Urging dramatic changes in the U.S. spy agencies, the commission called crucial intelligence judgments on Iraq "dead wrong" and said the flaws it found "are still all too common."
Though he initially opposed the panel's creation, President Bush promised immediate action at a news conference with retired Judge Laurence Silberman, a Republican, and former Democratic Sen. Charles Robb of Virginia, the commission's co-chairmen.
"To win the war on terror, we will correct what needs to be fixed," Bush said.
The commission offered 74 recommendations aimed at changing the structure and culture of the nation's 15 spy agencies.
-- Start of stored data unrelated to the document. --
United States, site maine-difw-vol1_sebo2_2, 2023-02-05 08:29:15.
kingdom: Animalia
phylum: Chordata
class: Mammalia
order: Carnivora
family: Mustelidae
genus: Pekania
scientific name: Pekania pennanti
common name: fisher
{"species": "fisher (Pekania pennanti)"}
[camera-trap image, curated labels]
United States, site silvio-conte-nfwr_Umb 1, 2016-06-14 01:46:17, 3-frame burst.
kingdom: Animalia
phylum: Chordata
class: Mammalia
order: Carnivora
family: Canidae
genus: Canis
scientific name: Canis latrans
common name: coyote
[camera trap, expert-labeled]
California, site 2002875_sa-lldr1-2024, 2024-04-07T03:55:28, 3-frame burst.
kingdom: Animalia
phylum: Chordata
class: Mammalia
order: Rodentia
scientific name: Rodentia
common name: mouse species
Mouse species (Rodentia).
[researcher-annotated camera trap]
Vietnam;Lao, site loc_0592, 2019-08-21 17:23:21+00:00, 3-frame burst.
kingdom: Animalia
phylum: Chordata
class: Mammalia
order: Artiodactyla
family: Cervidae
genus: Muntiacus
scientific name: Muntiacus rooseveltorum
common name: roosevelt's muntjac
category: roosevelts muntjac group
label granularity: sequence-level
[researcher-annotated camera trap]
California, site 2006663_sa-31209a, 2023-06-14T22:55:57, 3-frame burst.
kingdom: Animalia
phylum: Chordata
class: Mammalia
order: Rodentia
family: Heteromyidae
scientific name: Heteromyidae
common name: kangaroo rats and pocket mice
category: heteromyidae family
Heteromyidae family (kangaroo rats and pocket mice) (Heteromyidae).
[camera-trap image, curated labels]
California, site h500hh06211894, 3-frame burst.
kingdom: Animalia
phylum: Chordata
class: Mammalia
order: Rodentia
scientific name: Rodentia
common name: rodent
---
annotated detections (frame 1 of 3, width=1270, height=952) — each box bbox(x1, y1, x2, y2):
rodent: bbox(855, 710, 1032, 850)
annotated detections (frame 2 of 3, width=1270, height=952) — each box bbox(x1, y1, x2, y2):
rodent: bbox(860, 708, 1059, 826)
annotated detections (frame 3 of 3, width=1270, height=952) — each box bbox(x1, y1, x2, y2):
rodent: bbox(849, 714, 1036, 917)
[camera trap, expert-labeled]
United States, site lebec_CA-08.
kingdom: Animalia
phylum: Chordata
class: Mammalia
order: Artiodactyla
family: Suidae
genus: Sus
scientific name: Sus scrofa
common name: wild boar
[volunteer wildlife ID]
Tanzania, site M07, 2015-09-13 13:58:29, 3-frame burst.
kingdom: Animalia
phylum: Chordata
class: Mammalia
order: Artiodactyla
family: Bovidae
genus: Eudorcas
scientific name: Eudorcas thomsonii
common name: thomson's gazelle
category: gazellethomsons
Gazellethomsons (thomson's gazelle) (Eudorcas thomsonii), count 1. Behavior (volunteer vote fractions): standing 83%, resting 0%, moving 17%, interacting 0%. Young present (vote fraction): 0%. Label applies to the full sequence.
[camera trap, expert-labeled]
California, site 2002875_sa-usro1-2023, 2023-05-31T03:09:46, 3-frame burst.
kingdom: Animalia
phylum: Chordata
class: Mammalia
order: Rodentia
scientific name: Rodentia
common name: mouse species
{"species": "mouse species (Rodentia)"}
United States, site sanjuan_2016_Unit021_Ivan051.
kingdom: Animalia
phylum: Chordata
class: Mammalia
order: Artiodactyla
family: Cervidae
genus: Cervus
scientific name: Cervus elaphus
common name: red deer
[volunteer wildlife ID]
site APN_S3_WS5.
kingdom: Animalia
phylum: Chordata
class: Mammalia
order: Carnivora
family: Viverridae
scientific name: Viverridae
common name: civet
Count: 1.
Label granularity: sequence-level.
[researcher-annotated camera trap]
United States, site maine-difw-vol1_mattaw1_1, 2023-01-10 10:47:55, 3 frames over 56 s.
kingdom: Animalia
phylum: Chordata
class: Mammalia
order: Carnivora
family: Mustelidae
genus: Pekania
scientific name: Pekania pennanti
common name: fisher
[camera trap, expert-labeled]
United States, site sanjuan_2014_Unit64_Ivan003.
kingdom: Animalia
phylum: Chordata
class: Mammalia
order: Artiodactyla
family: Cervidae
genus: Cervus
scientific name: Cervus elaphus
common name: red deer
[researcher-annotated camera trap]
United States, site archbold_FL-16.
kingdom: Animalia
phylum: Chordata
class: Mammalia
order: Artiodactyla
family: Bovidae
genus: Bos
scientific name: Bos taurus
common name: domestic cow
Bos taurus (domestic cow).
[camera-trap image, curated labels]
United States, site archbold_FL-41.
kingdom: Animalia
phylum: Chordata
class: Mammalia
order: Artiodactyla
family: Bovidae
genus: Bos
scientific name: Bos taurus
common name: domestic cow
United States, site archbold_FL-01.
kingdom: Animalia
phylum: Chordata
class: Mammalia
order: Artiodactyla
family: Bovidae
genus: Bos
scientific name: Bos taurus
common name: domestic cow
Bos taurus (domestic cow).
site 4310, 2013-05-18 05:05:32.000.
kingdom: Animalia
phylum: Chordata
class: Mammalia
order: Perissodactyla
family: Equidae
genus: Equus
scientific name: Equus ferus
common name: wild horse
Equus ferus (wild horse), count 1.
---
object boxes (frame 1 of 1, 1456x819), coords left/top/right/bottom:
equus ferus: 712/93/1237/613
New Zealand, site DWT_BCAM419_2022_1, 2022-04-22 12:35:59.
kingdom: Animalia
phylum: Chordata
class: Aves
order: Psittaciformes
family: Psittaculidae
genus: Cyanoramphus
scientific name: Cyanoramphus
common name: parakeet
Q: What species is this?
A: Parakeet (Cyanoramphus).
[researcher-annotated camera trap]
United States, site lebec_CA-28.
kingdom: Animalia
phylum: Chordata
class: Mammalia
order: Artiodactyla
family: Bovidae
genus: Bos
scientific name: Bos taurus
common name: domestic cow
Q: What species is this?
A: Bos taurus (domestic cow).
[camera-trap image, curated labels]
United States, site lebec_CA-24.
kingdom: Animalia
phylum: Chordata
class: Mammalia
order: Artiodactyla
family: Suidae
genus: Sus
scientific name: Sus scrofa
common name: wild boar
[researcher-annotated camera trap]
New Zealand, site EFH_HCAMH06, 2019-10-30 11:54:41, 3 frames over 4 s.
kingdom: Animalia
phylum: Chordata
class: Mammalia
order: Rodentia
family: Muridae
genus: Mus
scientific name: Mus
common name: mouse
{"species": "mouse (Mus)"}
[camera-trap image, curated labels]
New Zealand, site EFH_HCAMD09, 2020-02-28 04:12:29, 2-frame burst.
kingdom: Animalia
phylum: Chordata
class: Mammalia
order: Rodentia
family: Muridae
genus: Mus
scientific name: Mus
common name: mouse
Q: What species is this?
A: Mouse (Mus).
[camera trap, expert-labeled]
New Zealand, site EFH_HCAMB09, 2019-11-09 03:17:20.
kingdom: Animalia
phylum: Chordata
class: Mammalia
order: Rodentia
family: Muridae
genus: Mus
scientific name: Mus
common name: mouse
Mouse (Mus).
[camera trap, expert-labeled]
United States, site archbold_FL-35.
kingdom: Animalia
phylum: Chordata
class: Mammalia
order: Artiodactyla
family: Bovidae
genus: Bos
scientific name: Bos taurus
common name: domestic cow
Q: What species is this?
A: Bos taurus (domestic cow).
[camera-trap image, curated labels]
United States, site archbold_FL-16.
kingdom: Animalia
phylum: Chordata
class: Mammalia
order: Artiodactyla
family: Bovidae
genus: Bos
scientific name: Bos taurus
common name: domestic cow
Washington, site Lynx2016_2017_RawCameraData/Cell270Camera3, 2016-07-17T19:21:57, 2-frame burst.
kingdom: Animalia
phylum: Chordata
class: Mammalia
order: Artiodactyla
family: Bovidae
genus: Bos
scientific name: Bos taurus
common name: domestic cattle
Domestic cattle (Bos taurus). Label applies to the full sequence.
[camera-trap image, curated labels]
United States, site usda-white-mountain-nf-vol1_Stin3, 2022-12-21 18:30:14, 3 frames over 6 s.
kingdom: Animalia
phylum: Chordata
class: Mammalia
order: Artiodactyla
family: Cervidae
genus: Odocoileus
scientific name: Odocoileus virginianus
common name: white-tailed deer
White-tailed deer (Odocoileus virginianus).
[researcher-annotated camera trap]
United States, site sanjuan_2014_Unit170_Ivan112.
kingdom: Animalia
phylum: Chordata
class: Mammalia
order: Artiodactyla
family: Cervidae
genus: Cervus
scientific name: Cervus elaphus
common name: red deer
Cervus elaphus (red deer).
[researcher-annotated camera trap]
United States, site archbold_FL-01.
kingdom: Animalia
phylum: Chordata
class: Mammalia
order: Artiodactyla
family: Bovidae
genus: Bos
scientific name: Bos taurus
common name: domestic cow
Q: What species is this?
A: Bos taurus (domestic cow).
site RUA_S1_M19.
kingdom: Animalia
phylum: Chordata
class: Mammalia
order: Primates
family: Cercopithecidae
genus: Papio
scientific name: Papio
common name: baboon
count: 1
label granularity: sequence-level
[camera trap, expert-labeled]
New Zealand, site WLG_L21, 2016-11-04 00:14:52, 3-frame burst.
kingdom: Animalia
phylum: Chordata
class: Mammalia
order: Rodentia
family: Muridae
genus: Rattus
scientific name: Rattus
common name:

It called for more clarity in the powers of the newly created national intelligence director, an overhaul of national security efforts in the Justice Department and dozens of changes in intelligence collection and analysis.
"There is no more important intelligence mission than understanding the worst weapons that our enemies possess, and how they intend to use them against us," the commission said. "These are their deepest secrets, and unlocking them must be our highest priority."
The report, approved unanimously by the bipartisan nine-member panel, followed the failure of U.S. inspectors in Iraq to turn up any weapons of mass destruction. The existence of weapons stockpiles -- detailed in dozens of intelligence reports before the March 2003 invasion -- was the administration's leading argument for toppling Saddam Hussein.
Numerous blue-ribbon panels since the 9-11 attacks have investigated intelligence shortfalls. This commission -- in the bluntest of terms -- provided the most comprehensive look so far.
The report painted a picture of a clumsy intelligence apparatus struggling to penetrate Iraqi operations and wrongly concluding that Saddam had weapons capable of causing catastrophic damage. Commissioners found intelligence collectors didn't provide enough information or were deceived by discredited sources and analysts relied on old assumptions about Saddam's intentions and overstated their conclusions.
"On a matter of this importance, we simply cannot afford failures of this magnitude," said the report, which exceeded 600 pages.
Robb and Silberman said they found no evidence that senior Bush administration officials sought to change the prewar intelligence in Iraq. The report was silent on whether the administration manipulated the data for political purposes, as Democrats have contended, with commission members saying they were not empowered to examine that.
Underscoring the political divide, Democrats used the findings to demand faster changes and to point fingers.
"The investigation will not be complete unless we know how the Bush administration may have used or misused intelligence to pursue its own agenda," said House Minority Leader Nancy Pelosi, D-Calif.
The commission warned John Negroponte, whom Bush nominated to coordinate the spy community, of the intelligence agencies' "almost perfect record of resisting external recommendations."
It said the CIA and the Defense Department's intelligence agencies "are some of the government's most headstrong agencies. Sooner or later, they will try to run around -- or over" the new director.